Goodall S, Reggia J A, Chen Y, Ruppin E, Whitney C
Department of Neurology, University of Maryland, Baltimore, USA.
Stroke. 1997 Jan;28(1):101-9. doi: 10.1161/01.str.28.1.101.
Determining how cerebral cortex adapts to sudden focal damage is important for gaining a better understanding of stroke. In this study we used a computational model to examine the hypothesis that cortical map reorganization after a simulated infarct is critically dependent on perilesion excitability and to identify factors that influence the extent of poststroke reorganization.
A previously reported artificial neural network model of primary sensorimotor cortex, controlling a simulated arm, was subjected to acute focal damage. The perilesion excitability and cortical map reorganization were measured over time and compared.
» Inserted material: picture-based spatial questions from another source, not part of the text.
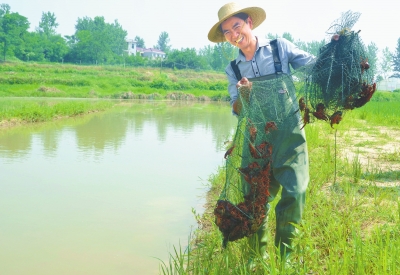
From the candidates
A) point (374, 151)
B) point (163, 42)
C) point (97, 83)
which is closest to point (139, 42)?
point (163, 42)

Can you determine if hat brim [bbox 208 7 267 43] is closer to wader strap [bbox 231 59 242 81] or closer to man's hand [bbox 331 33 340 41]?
wader strap [bbox 231 59 242 81]

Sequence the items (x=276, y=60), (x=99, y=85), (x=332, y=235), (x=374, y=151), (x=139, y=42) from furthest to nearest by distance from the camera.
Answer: (x=139, y=42) < (x=99, y=85) < (x=374, y=151) < (x=332, y=235) < (x=276, y=60)

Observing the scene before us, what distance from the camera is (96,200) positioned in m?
4.11

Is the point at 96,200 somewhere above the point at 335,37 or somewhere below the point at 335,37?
below

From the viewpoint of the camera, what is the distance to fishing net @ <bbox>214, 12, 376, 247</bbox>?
193 centimetres

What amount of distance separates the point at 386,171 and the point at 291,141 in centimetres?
226

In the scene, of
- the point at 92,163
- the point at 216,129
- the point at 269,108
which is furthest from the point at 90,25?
the point at 269,108

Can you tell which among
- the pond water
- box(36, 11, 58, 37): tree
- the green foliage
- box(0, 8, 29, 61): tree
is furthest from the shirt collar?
box(36, 11, 58, 37): tree

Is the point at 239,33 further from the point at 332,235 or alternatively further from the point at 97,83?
the point at 97,83

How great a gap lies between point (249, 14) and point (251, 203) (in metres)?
0.95

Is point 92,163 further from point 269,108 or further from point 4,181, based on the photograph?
point 269,108

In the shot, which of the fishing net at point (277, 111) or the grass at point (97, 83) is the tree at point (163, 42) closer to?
the grass at point (97, 83)

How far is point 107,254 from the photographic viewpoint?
293 cm

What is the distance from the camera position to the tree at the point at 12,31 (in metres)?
38.6
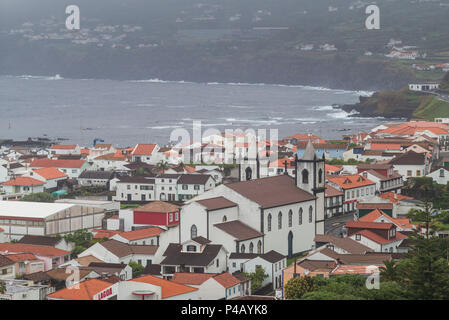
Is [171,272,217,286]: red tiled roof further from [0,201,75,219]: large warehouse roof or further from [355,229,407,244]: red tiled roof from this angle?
[0,201,75,219]: large warehouse roof

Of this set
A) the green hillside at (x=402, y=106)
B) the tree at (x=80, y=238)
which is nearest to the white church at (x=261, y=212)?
the tree at (x=80, y=238)

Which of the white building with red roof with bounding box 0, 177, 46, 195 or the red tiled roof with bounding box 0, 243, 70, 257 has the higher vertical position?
the white building with red roof with bounding box 0, 177, 46, 195

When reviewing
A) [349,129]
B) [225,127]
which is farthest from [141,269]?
[225,127]

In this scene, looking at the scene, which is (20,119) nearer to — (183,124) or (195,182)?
(183,124)

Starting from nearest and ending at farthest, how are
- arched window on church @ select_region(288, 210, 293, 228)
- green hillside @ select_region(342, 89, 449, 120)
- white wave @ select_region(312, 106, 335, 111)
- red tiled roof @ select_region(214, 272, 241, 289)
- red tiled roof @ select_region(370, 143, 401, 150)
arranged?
1. red tiled roof @ select_region(214, 272, 241, 289)
2. arched window on church @ select_region(288, 210, 293, 228)
3. red tiled roof @ select_region(370, 143, 401, 150)
4. green hillside @ select_region(342, 89, 449, 120)
5. white wave @ select_region(312, 106, 335, 111)

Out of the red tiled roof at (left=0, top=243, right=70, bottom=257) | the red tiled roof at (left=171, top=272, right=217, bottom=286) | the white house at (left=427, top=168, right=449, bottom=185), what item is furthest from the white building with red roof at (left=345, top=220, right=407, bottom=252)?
the white house at (left=427, top=168, right=449, bottom=185)

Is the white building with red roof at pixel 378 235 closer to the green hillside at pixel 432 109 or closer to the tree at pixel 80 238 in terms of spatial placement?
the tree at pixel 80 238

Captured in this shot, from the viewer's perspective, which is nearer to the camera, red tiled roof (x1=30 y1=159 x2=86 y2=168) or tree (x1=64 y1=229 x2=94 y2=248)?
tree (x1=64 y1=229 x2=94 y2=248)
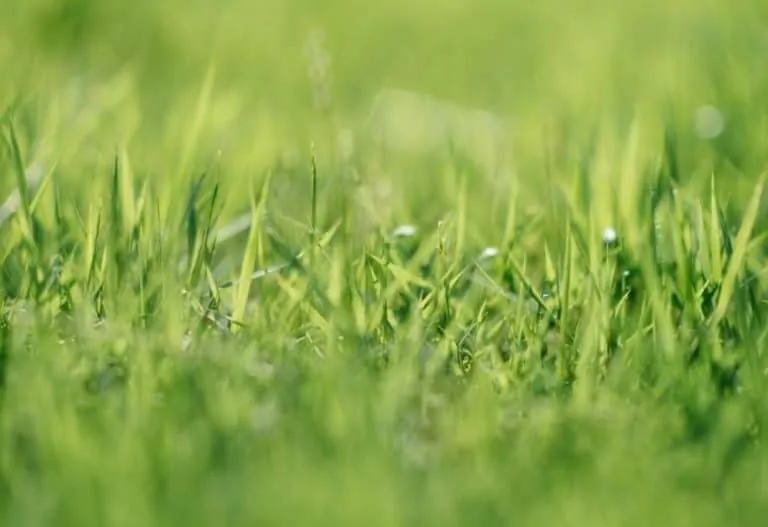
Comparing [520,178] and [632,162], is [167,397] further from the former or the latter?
[520,178]

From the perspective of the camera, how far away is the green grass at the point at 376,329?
1731mm

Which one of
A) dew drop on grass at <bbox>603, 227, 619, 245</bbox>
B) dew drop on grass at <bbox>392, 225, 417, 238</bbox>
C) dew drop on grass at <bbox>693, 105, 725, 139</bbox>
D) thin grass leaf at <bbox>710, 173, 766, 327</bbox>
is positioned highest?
thin grass leaf at <bbox>710, 173, 766, 327</bbox>

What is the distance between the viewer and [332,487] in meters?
1.69

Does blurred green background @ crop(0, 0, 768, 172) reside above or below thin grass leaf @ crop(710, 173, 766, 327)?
below

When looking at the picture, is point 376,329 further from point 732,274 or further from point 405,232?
point 732,274

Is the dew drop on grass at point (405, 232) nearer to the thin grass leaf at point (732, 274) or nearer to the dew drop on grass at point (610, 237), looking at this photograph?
the dew drop on grass at point (610, 237)

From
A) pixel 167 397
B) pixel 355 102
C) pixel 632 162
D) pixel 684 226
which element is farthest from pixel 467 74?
pixel 167 397

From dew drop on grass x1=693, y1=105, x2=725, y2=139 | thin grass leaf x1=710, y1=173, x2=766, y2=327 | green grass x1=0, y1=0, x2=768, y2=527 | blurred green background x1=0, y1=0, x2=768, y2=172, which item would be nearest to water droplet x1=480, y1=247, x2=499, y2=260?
green grass x1=0, y1=0, x2=768, y2=527

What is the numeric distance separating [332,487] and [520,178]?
2.00 m

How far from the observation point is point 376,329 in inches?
88.0

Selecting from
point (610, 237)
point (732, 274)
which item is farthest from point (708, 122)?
point (732, 274)

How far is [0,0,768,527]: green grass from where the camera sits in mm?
1731

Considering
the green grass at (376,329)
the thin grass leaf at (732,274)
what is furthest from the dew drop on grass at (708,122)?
the thin grass leaf at (732,274)

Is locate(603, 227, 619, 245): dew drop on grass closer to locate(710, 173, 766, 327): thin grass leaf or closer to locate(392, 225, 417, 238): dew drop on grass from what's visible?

Simulated lesions to cortical regions with increased perilesion excitability were associated with a remapping of the lesioned area into the immediate perilesion cortex, where responsiveness increased with time. In contrast, when lesions caused a perilesion zone of decreased activity to appear, this zone enlarged and intensified with time, with loss of the perilesion map. Increasing the assumed extent of intracortical connections produced a wider perilesion zone of inactivity. These effects were independent of lesion size.
These simulation results suggest that functional cortical reorganization after an ischemic stroke is a two-phase process in which perilesion excitability plays a critical role.